Paul Wachter Contributor

Southern Lebanon swelled with thousands of mourners Tuesday who had come to pay their respects to Shiite cleric Grand Ayatollah Muhammad Hussein Fadlallah. Arab leaders have sent their condolences, and the Lebanese government has declared a national day of mourning.

The cleric has been referred to as the godfather of the Hezbollah movement, and Americans might recall his name linked to attacks on U.S. barracks set up in Beirut during President Ronald Reagan's ill-considered intervention into Lebanon in the 1980s during the country's civil war. It was this war, and the 1982 Israeli invasion, that gave rise to Hezbollah, a resistance movement that has empowered the country's Shiite population, which had long been marginalized by Christians and Sunnis.

But Fadlallah never held an official position with the group, and despite his steadfast criticism of Israel and the U.S., he distanced himself from Hezbollah's close links to Tehran. The group's most visible religious figure is its leader, Sayyid Hassan Nasrallah.

Fadlallah survived an assassination attempt in 1985, a car bombing in Beirut near a mosque that killed 80 people. According to reporter Bob Woodward, it was a CIA-orchestrated attempt.

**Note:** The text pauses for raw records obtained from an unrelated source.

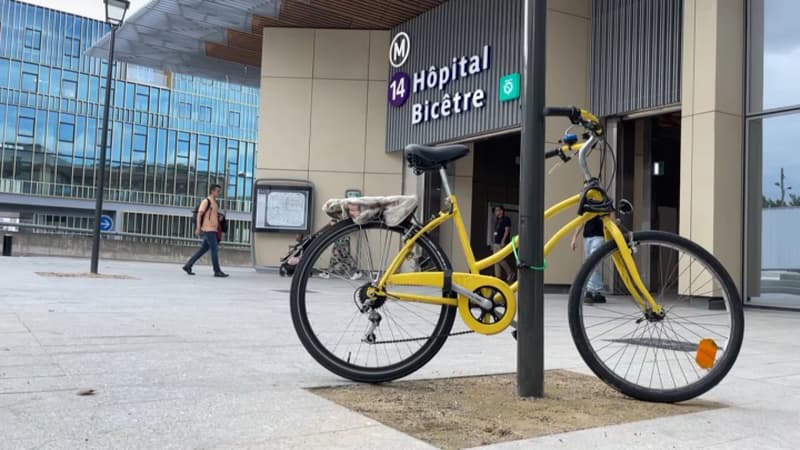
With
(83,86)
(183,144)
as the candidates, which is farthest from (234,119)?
(83,86)

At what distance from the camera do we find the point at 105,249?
22219mm

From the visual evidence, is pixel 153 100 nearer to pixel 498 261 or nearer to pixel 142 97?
pixel 142 97

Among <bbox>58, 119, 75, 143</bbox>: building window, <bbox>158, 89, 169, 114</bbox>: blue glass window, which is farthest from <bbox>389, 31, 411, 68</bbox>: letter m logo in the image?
<bbox>158, 89, 169, 114</bbox>: blue glass window

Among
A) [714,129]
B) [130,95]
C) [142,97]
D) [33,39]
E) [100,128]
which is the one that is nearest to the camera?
[714,129]

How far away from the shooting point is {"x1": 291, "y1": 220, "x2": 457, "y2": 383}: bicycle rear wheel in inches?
133

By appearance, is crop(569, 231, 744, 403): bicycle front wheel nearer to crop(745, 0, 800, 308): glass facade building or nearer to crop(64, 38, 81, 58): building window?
crop(745, 0, 800, 308): glass facade building

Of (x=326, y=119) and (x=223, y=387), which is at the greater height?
(x=326, y=119)

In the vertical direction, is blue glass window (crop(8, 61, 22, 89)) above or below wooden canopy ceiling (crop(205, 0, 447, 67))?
above

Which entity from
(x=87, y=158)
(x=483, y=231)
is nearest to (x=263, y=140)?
(x=483, y=231)

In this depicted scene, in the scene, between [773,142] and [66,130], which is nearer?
[773,142]

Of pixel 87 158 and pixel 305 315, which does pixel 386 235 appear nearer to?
pixel 305 315

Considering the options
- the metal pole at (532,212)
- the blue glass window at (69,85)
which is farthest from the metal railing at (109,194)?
the metal pole at (532,212)

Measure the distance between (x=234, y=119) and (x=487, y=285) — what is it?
216 ft

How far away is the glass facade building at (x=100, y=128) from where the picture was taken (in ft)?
173
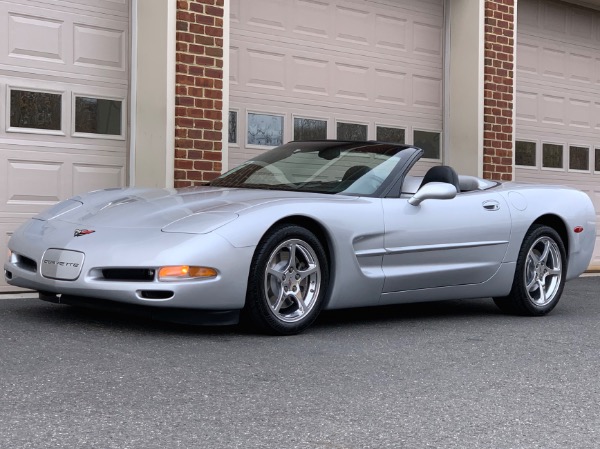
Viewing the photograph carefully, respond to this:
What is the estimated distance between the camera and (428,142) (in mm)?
11961

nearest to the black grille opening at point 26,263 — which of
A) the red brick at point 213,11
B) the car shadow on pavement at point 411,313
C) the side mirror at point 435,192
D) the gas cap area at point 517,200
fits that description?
the car shadow on pavement at point 411,313

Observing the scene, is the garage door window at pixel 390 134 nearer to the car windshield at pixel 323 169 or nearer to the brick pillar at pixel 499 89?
the brick pillar at pixel 499 89

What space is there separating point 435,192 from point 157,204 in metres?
1.74

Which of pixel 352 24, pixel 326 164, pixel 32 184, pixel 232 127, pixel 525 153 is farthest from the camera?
pixel 525 153

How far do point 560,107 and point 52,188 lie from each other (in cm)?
729

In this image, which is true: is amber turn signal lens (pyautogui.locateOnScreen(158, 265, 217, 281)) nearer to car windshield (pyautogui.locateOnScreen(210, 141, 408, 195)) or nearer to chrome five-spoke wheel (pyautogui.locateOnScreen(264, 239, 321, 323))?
chrome five-spoke wheel (pyautogui.locateOnScreen(264, 239, 321, 323))

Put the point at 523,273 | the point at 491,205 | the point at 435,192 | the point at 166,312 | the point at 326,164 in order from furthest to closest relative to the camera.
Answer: the point at 523,273 → the point at 491,205 → the point at 326,164 → the point at 435,192 → the point at 166,312

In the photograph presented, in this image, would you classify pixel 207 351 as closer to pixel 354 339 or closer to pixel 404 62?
pixel 354 339

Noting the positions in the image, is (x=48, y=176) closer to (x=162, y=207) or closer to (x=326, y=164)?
(x=326, y=164)

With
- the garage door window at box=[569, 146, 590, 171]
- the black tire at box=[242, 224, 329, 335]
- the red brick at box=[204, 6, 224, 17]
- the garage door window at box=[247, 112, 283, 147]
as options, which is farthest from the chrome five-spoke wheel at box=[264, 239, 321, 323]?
the garage door window at box=[569, 146, 590, 171]

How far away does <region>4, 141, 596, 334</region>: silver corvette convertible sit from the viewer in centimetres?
556

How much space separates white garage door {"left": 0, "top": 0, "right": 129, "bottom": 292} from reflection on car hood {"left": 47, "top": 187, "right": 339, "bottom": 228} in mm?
2218

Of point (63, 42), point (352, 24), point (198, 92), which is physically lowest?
point (198, 92)

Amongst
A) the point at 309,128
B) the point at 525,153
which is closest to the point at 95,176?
the point at 309,128
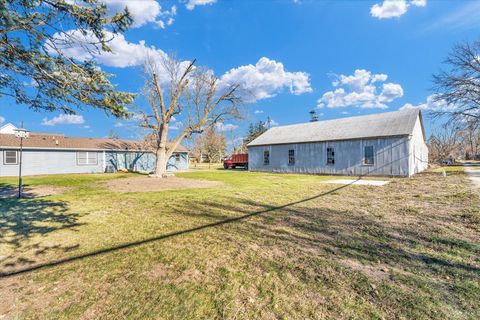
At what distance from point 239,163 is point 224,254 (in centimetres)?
2558

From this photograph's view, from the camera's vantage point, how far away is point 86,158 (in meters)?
21.4

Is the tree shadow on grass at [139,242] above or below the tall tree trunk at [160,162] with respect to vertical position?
below

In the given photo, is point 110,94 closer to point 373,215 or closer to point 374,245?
Result: point 374,245

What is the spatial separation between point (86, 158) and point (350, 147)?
23517mm

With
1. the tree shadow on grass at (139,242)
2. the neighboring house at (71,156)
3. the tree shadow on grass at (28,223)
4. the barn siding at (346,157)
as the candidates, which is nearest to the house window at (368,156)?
the barn siding at (346,157)

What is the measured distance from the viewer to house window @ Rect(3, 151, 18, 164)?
58.3ft

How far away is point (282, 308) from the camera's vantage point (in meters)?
2.22

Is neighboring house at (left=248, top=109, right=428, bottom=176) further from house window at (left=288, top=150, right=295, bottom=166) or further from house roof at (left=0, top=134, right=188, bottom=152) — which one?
house roof at (left=0, top=134, right=188, bottom=152)

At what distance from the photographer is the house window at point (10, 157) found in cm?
1778

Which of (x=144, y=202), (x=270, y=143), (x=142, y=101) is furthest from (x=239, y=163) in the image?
(x=144, y=202)

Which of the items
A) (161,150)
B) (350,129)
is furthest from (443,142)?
(161,150)

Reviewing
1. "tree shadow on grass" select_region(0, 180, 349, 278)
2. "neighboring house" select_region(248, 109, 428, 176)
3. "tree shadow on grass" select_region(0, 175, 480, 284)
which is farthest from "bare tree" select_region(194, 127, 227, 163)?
"tree shadow on grass" select_region(0, 180, 349, 278)

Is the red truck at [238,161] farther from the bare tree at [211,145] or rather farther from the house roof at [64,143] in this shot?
the bare tree at [211,145]

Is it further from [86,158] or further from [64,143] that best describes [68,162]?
[64,143]
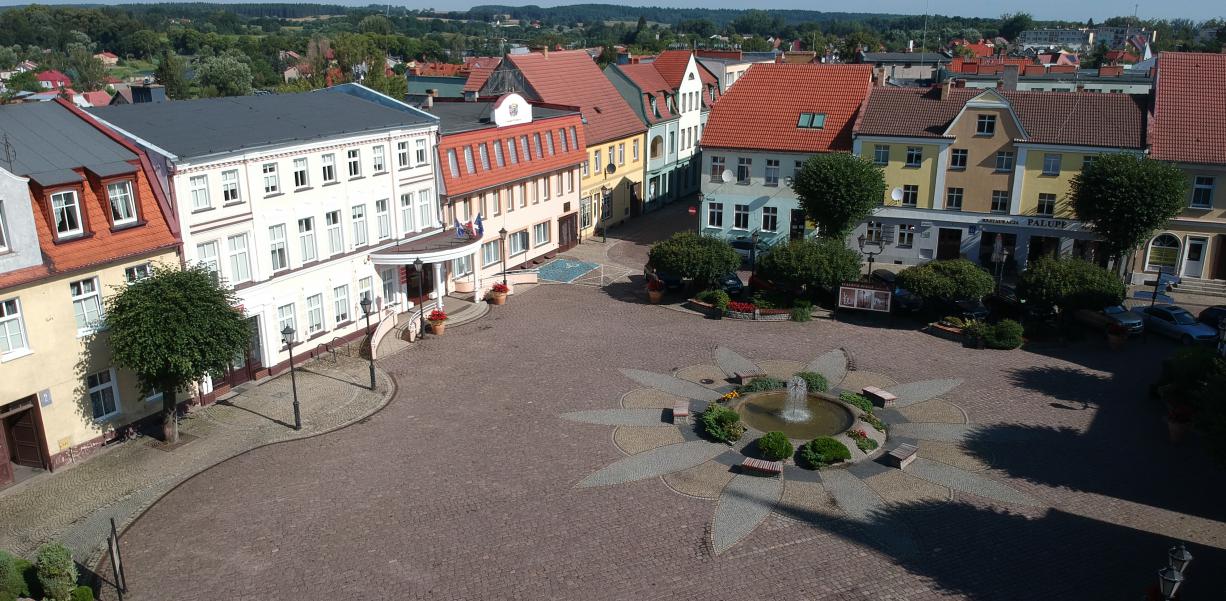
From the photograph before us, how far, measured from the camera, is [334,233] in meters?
34.9

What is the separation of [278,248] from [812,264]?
2216 centimetres

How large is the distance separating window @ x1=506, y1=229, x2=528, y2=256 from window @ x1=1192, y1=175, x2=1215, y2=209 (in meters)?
33.7

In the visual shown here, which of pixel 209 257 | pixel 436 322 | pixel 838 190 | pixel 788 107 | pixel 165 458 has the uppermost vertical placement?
pixel 788 107

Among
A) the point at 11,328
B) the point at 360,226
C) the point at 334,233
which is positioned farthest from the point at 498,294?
the point at 11,328

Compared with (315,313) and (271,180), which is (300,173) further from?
(315,313)

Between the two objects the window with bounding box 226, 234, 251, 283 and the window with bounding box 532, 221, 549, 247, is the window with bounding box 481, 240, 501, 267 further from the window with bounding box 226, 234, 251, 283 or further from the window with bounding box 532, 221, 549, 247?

Fadlallah was also known for his relatively moderate views on women's rights under Islam.

"He issued a fatwa forbidding female circumcision and was opposed to the 'honor killings' of women by their families," reports the BBC. "In 2009, as France was debating whether to ban the full-body veil, Fadlallah accused the French president of 'banning women from choosing their own clothes.' He also had opposed the call to 'jihad,' or holy war, by Osama bin Laden and the Afghan Taliban, which he considered to be a sect outside Islam."